The island is set to be Japan’s next big attraction


This article is sponsored content for the Japan National Tourism Organization

Proudly sitting in Japan’s Inland Sea, it’s fair to say that in recent years the islands of the Setouchi region have garnered a fair amount of attention. Art islands like Naoshima and Teshima are no longer ‘secret gems’, but rather ‘must see’ destinations. The region’s transformation is not a blight on the beauty and uniqueness of the destinations, but a testament to their appeal.

That said, there’s something inherently appealing about traveling to a place and feeling like you’ve arrived there before anyone else. In other words, the ego pull of finding an untouched gem is strong. So, let me give you an insider tip: Shodoshima is in a prime position to be the next island hotspot for those who have done the “islands of art” and are looking for their next discovery.

With a diverse food scene, excellent nature, and plenty of attractions, it’s also a top destination for first-time travelers who don’t just hike the well-trodden tourist trails. As the second largest island in the Seto Inland Sea and one of Setouchi Triennial art festivals, it won’t stay under the radar for too long. Here’s a guide to some of its top attractions and a tasting platter of the diversity you’ll find here.

Kankakei Gorge

Kankakei Gorge is part of Setonaikai National Park.  Images of content sponsored by the National Tourism Organization of Japan


Shodoshima’s landscape is incredibly diverse, and you can practically read its history in the layers of rock that line the gravity-defying cliffs of Kankakei Gorge. The area is rich with volcanic soil that has formed over the years, its smoothness sculpted by the ravages of mother nature to create geologically unique views, best admired from the Kankakei Gorge accessible by cable car.

For those who want to get to know the territory more intimately, two hiking trails wind along the gorges.
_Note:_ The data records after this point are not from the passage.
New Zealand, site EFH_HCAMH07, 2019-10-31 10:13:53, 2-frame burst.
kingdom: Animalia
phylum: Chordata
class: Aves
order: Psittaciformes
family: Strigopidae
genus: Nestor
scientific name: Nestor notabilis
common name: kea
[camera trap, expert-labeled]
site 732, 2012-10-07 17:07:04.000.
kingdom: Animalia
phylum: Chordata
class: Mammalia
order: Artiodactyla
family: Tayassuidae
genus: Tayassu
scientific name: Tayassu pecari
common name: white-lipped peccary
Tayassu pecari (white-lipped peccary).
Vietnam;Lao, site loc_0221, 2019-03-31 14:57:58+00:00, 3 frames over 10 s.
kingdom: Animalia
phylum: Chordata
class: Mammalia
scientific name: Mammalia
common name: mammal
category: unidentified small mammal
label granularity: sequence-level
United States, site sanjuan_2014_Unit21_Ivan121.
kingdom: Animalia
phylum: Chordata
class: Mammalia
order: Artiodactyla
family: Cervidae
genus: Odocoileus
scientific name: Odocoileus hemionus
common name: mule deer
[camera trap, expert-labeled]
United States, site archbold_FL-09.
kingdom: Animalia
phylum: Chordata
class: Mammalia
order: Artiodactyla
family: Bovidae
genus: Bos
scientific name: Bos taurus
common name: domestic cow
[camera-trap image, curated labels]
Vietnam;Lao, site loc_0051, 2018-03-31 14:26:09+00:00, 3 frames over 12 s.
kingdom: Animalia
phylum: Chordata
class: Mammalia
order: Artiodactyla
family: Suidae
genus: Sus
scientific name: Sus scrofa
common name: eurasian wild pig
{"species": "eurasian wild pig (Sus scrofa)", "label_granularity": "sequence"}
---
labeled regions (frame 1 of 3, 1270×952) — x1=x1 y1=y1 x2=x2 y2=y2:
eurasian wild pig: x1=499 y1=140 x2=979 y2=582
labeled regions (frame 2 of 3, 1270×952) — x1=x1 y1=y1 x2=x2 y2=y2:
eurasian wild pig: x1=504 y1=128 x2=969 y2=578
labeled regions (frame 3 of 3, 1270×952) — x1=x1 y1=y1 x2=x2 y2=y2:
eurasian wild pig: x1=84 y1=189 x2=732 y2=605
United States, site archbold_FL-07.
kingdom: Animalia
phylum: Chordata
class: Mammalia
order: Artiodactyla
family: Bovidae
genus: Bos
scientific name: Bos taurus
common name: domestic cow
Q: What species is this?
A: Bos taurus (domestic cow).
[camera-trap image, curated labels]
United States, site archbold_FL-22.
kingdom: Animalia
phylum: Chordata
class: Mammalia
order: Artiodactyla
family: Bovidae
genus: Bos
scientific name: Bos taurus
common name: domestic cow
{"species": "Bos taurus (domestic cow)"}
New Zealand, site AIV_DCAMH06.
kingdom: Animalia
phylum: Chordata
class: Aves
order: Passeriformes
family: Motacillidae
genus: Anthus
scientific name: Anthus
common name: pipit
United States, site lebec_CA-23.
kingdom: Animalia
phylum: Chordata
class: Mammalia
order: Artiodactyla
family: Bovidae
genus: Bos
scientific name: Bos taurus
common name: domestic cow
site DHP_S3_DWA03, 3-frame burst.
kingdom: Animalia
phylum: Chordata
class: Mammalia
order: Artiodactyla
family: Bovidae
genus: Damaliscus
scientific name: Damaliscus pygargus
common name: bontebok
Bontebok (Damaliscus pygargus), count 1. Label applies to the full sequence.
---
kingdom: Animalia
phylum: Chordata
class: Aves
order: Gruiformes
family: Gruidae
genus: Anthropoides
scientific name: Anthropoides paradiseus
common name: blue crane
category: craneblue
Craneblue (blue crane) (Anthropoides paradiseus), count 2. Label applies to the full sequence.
Short and steep, they offer the best of both worlds, demanding but accessible. Visiting Japan in autumn? So missing the sight of this place in its fiery red and orange splendor would be a crime.

Yamaroku Shoyu (soy sauce)

Japanese shoyu sauce to eat with sashimi Content images sponsored by Japan National Tourism Organization


One thing you will learn while exploring Japan is that nothing can be too specialized and you can never be too careful, especially when it comes to the culinary arts. An ideal example is the iconic Yamaroku Shoyu soy sauce brewery. The island is recognized as one of the most soy sauce-centric destinations in the country, making it the unofficial capital of this ubiquitous dark beer.

Yamaroku Shoyu’s blend is brewed with the full use of time, both metaphorically and literally. The brewery uses aged wooden barrels rich in healthy bacteria that add flavor and a level of umami depth that you can’t get from supermarket brands. So complex and rich, it can even be poured over ice cream for that sweet and salty umami combination.

road of angels

Angel Road is a natural phenomenon, and the island’s main “love attraction” is incredibly popular with domestic travelers looking to secure their relationships.

It is essentially a sandbar or “road” that comes and goes with the tide, usually surfacing by mid-afternoon, depending on the season. According to island legends, if you cross the sandbar holding the hand of that special someone, your wishes will come true. For those who are not so fancy, it’s still a panoramic view!

Art among the olives

There’s something so delightfully serious and absurd about Shodoshima’s public work, Regent in Olives. What is that? An egg with a whale on it? A penguin, or an abstract tribute to the king of rock ‘n roll? Honestly, it doesn’t really matter because the joy is in the abstraction of it all, and it’s the perfect embodiment of Shodoshima’s love for the outdoors, olives and having fun at through art.

The best part of Regent in Olives? The owner of the olive grove he has been living in since the Setouchi Triennale in 2013, Mr. Iwachan polished sculpture every day since its appearance, so when you’re there, be sure to snap a photo in its unerringly brilliant reflection. You can visit this list for a more comprehensive list of art exhibits scattered around the map.

How to get to Shodoshima

From Takamatsu or Okayama, there are regular ferries. The trip takes about an hour each way, and some options stop at the ports of Tonosho, Kusakabe, Ikeda, and Sakate on Shodoshima. If you are coming from Kobe, Shikoku Ferry also operates car ferries between Himeji and Shodoshima Port Fukuda. Kobe Shodoshima Jumbo Ferry operates multiple routes between Kobe and Sakate Port on Shodoshima daily. Alternatively, the island has plenty of accommodation, so consider booking a few nights there, exploring the island at a leisurely pace and letting its charms unfold naturally.

The writer traveled as a guest of the National Tourism Organization of Japan.